**読解文**
新型コロナウイルス感染症治療薬として承認されているレムデシビル(ベクルリー)の副作用によって一定限度を超える健康被害(入院治療、生活に支障を来す程度の障害等)を受けた方に対しては、死亡の場合、生計維持者であれば、遺族年金が245万7600円(年額)10年間、生計維持者でなければ、遺族一時金が737万2800円、給付される。また、18歳以上の成人において、常に介護が必要になるような1級の障害が生じた場合には障害年金280万9200円(年額)が支給されるが、在宅介護の場合の介護加算は支給されない。そして、治療に使った医療費(自己負担分)と入院や通院(予防接種の場合と異なり入院相当に限定)などに使った諸費用として医療手当(定額)の支給もある。

**提示資料**
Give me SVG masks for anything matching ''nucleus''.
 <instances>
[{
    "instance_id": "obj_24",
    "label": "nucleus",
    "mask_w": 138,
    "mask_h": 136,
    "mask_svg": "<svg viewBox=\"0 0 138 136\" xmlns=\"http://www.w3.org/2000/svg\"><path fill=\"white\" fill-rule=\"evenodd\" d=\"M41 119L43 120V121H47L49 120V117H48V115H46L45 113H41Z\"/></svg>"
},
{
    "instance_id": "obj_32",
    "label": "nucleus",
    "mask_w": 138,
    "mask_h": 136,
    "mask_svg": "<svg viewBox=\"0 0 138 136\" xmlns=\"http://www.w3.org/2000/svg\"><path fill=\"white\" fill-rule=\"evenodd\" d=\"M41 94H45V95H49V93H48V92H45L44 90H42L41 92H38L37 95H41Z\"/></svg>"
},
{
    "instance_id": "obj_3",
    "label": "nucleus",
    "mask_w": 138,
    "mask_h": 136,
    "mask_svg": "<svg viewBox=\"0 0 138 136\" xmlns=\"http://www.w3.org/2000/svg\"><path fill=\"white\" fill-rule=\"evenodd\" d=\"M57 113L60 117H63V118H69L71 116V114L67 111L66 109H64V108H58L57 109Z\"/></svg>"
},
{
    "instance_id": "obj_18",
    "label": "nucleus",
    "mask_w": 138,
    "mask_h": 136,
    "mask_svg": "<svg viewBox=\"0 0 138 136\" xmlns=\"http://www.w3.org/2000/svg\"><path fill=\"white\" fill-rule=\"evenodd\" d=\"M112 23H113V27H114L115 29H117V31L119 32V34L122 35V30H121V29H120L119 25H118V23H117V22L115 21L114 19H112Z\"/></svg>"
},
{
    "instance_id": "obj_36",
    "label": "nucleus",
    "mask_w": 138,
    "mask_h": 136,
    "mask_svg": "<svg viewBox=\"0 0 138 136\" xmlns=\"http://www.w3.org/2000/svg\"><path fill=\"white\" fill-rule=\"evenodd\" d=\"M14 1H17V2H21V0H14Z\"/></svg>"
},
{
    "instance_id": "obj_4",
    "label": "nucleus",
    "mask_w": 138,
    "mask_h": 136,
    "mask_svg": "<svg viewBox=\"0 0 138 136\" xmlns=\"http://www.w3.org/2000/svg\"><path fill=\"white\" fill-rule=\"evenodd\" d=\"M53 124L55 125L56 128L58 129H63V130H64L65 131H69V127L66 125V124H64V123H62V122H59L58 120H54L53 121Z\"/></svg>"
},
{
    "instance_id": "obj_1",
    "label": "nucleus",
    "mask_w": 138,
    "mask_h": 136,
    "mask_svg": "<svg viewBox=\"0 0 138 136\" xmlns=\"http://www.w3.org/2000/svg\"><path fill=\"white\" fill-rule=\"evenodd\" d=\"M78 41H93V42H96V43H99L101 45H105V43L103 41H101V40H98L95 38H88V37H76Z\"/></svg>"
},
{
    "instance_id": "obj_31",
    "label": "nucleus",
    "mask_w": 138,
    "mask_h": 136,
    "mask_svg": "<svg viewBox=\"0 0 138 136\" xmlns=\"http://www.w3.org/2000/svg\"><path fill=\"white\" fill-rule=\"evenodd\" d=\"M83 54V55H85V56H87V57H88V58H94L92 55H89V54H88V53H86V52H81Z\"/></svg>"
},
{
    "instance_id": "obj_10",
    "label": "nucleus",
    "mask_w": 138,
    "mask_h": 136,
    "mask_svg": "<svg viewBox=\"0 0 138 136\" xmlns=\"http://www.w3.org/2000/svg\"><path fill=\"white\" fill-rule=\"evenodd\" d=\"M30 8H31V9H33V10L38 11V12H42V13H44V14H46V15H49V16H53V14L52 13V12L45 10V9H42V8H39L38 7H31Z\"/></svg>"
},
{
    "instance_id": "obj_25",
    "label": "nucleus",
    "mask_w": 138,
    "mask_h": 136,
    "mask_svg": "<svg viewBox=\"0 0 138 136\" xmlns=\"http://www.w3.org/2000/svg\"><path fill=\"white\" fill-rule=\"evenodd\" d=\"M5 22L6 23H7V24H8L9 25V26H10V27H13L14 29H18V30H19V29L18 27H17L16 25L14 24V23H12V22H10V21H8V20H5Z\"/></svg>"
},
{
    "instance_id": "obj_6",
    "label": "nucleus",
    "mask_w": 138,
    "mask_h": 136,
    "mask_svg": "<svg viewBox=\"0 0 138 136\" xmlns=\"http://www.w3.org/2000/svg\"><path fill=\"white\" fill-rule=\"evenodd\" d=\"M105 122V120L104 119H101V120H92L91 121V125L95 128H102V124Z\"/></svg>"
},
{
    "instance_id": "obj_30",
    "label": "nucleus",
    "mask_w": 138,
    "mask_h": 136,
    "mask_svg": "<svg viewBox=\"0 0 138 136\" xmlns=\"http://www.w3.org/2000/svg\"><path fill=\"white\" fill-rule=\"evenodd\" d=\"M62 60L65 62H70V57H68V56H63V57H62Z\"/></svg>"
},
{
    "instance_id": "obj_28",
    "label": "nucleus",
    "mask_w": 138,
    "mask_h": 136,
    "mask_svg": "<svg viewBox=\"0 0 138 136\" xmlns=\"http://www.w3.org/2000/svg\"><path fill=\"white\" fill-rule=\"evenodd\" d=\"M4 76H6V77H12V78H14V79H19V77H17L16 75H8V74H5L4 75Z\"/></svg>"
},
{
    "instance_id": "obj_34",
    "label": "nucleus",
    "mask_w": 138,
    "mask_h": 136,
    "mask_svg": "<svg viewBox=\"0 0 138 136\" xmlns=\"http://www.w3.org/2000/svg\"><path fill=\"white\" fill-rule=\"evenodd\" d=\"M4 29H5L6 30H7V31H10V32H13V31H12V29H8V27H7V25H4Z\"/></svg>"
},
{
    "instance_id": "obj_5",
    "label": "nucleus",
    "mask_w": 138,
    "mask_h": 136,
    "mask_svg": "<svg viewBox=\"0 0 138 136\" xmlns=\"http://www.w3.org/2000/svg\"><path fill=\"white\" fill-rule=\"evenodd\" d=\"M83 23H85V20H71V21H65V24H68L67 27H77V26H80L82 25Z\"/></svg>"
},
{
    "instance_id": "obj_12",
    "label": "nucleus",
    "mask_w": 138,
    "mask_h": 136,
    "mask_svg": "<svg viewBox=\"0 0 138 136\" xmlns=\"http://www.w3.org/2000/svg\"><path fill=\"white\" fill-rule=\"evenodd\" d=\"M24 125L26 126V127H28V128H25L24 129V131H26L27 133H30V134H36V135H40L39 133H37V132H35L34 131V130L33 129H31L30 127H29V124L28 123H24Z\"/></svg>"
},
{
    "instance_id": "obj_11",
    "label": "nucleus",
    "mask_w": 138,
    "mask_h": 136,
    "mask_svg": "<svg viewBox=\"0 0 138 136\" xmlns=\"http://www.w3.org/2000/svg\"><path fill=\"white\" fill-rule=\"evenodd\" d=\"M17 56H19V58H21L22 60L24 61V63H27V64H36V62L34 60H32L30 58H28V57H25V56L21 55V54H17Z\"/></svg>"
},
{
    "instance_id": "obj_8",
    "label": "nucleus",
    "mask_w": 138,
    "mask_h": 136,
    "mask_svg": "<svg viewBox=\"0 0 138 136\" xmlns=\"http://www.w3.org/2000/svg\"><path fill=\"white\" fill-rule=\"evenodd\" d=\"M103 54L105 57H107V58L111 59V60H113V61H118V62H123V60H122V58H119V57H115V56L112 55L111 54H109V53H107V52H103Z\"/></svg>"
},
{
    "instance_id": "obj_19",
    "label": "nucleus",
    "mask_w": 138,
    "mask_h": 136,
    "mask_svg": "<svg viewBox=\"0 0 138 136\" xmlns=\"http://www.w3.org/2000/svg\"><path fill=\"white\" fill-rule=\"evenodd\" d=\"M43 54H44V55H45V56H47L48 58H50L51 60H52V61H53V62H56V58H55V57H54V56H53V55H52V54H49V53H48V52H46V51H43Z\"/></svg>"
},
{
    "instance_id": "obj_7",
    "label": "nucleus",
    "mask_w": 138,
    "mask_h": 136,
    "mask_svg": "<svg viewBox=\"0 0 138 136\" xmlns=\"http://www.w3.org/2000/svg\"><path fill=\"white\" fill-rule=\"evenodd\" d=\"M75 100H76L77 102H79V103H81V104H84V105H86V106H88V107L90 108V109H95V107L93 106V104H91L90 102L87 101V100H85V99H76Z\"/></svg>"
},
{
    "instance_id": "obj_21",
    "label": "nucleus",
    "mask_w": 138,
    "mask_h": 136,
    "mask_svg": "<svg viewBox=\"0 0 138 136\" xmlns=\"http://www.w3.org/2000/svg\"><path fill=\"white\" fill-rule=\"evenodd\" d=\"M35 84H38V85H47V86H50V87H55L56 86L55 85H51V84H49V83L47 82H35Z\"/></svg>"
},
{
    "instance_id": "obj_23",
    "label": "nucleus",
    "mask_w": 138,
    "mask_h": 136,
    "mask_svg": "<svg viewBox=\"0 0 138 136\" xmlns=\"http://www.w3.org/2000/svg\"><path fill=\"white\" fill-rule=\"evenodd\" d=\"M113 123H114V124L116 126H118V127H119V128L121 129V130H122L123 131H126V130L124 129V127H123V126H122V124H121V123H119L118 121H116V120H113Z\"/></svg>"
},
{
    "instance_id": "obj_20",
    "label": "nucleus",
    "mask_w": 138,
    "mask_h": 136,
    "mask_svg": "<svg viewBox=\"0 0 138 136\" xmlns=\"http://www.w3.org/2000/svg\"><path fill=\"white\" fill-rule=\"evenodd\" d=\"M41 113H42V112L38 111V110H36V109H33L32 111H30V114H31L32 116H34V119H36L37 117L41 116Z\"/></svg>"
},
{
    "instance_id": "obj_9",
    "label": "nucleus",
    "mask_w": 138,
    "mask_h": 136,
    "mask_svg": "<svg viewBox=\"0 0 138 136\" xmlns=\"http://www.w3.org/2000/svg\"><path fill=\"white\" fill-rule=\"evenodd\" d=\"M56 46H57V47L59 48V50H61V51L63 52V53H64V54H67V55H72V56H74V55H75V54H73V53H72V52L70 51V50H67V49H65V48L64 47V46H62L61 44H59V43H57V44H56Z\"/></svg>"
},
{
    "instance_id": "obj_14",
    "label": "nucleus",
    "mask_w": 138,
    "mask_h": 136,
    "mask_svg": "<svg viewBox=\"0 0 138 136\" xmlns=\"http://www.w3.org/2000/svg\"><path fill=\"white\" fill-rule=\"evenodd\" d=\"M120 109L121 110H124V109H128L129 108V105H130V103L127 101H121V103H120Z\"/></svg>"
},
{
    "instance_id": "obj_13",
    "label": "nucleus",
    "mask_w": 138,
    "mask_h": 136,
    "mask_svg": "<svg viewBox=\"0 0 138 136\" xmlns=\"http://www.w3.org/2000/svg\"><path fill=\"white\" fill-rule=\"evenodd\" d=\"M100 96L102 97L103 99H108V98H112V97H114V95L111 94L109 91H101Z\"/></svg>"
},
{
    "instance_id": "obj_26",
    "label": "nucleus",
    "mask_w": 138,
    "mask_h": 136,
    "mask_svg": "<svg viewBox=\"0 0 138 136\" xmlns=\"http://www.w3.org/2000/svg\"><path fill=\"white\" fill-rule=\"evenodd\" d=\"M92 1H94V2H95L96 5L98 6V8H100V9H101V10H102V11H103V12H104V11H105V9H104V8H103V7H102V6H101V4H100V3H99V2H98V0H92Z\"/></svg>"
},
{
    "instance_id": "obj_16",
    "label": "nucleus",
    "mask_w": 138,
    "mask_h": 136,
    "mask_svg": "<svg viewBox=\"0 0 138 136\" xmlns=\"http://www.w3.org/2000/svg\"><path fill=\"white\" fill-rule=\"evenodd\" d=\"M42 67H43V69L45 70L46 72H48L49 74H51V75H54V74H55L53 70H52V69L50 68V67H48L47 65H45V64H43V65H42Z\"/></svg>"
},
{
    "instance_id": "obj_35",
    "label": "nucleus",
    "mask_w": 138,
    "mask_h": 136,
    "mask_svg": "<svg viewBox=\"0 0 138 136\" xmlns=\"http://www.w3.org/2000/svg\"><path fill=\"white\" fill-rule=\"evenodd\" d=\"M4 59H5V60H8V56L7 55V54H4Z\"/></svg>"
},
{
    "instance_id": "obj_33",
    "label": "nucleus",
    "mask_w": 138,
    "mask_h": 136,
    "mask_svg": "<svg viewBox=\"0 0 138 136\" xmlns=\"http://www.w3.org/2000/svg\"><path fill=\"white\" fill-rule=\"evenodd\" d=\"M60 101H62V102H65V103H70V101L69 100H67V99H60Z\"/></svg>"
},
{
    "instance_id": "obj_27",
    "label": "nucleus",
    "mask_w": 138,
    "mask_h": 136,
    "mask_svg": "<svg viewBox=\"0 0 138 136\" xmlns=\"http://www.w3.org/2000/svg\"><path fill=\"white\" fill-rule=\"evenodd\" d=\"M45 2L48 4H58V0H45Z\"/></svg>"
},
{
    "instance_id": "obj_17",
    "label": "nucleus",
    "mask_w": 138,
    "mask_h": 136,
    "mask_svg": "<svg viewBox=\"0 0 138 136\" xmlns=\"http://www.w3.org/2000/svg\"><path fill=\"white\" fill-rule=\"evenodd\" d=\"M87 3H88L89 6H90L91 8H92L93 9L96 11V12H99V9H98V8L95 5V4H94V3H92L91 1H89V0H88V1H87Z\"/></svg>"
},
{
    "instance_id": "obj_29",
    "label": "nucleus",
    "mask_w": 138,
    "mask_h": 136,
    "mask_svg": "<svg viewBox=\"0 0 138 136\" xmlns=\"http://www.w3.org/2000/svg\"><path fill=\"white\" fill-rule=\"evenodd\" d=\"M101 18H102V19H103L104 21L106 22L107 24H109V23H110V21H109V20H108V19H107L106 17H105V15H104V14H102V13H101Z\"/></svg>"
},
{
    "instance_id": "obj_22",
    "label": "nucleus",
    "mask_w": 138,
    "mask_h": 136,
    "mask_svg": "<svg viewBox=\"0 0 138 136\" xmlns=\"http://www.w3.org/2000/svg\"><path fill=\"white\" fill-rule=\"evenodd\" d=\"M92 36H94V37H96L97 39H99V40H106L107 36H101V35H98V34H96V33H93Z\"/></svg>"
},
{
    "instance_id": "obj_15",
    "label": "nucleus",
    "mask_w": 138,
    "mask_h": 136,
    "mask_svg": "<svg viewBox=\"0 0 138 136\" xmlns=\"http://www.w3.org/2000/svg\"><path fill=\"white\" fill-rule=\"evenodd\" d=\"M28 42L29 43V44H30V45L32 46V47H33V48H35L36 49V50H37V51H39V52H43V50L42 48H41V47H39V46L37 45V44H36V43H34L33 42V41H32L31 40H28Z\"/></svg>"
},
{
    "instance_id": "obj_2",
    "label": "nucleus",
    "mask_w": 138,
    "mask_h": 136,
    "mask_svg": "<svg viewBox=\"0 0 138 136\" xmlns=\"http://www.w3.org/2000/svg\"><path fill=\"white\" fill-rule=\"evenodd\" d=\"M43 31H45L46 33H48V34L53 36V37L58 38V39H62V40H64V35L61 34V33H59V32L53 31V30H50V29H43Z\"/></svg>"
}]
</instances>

**課題**
レムデシビルの副作用による健康被害への給付を説明した文章について、最後の文の後に続く部分を書け。

**解答**
医薬品の救済制度の請求窓口はPMDAで、厚労省の薬事・食品衛生審議会副作用・感染等被害判定部会での審議・判定を経て給付が決定される。財源は、許可医薬品製造業者等(製薬企業など)からの拠出金で賄われてる。全世界で医薬品の副作用被害もカバーされる医療事故補償や保険の仕組みを有している国・地域は、日本と同様の制度を有する台湾の他、フランス、ドイツ、スウェーデンなど10に満たない。

診療にあたる医師は、これら2つの救済制度の存在を是非知っておいてもらいたい。